Last week in a column Leon Hale had a lot to say about dirt backroads of Texas. This week I have photos…
Too bad Kinky Friedman didn’t win the governor’s race. I intended to go to Austin and ask him to proclaim every April Country Roads Month in Texas.
He would have done it, too.
But since Kinky didn’t win, I’ll just go ahead and do the proclamation myself and see if it has any effect.
The aim of Country Roads Month is to get people out of the cities and onto the dirt roads of our state, to roam about, breathe some unpolluted air and get the feel of the land.
I bet we have taxpayers in Houston who’re 40 years old and have never rolled along a country road. If they’ve done all their rolling on federal and state highways, they don’t really know what Texas looks like.
This is shaping up as a good year to get the country roads movement going. We’re having a nice spring. We’ve had decent rain after years of dry weather. The land is happy, and green, and getting greener by the hour.
Within the next six weeks, the Texas countryside will be looking better than it’s looked in several years. So it’s time to move. Stir a little dust.
I’m not talking about driving up U.S. 290 to look at wildflowers planted on the shoulders by the highway department.
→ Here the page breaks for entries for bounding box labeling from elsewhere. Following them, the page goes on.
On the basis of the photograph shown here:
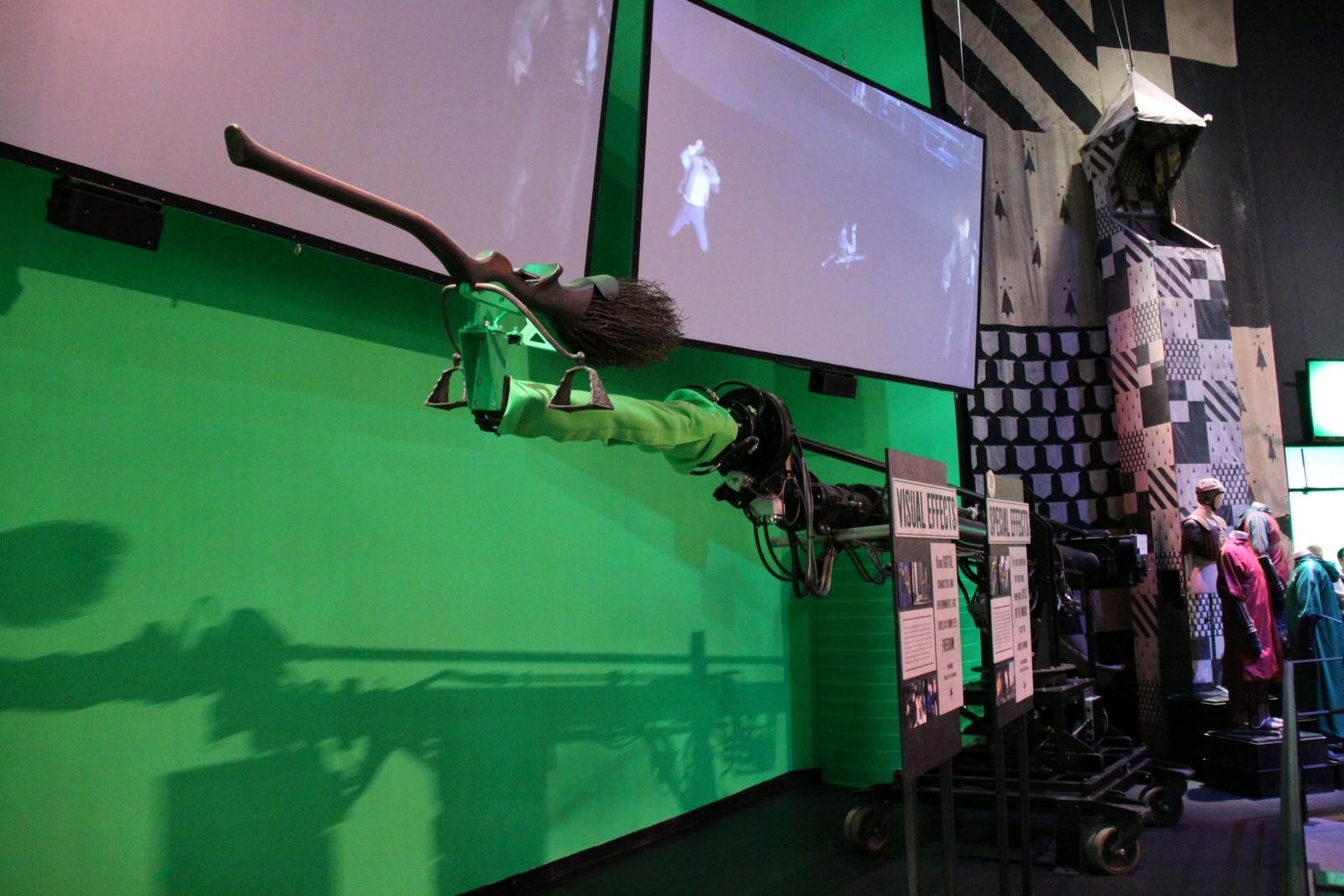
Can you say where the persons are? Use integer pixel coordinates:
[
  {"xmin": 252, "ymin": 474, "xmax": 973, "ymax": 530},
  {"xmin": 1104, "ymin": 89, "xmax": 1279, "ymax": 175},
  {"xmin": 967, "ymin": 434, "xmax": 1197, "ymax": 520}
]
[
  {"xmin": 1179, "ymin": 478, "xmax": 1344, "ymax": 763},
  {"xmin": 938, "ymin": 212, "xmax": 977, "ymax": 368},
  {"xmin": 665, "ymin": 136, "xmax": 719, "ymax": 252},
  {"xmin": 903, "ymin": 677, "xmax": 938, "ymax": 730},
  {"xmin": 504, "ymin": 3, "xmax": 610, "ymax": 266}
]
Getting out of town to see spring wildflowers is a long-standing tradition in this state, and that’s fine, and I think we’re going into a good year for roadside blossoms. In Washington County, where we spend time at the Winedale place, bluebonnets are early and going strong.
For those who are unsure what a country road is Leon offers this definition…
My definition of a country road is one that’s not paved. A farm to market blacktop where people drive 75 is not my notion of a country road. I’m talking about a dirt road that leads off into the woods and is not shown on your highway map.
I’ve had friends tell me, “Yeah, but who knows where a road like that goes?”
Then take it and find out. Go slow, roll the windows down, experience the country when it’s waking up, turning green, smelling fertile. Maybe you’ll get lost for an hour or so. Good. That won’t hurt. Eventually you’ll come out of the woods somewhere.
I have always followed that advice when out traveling, much to the chagrin of my family. They never know when we will drive a half hour down a back road only to have it end so we can backtrack to where we began.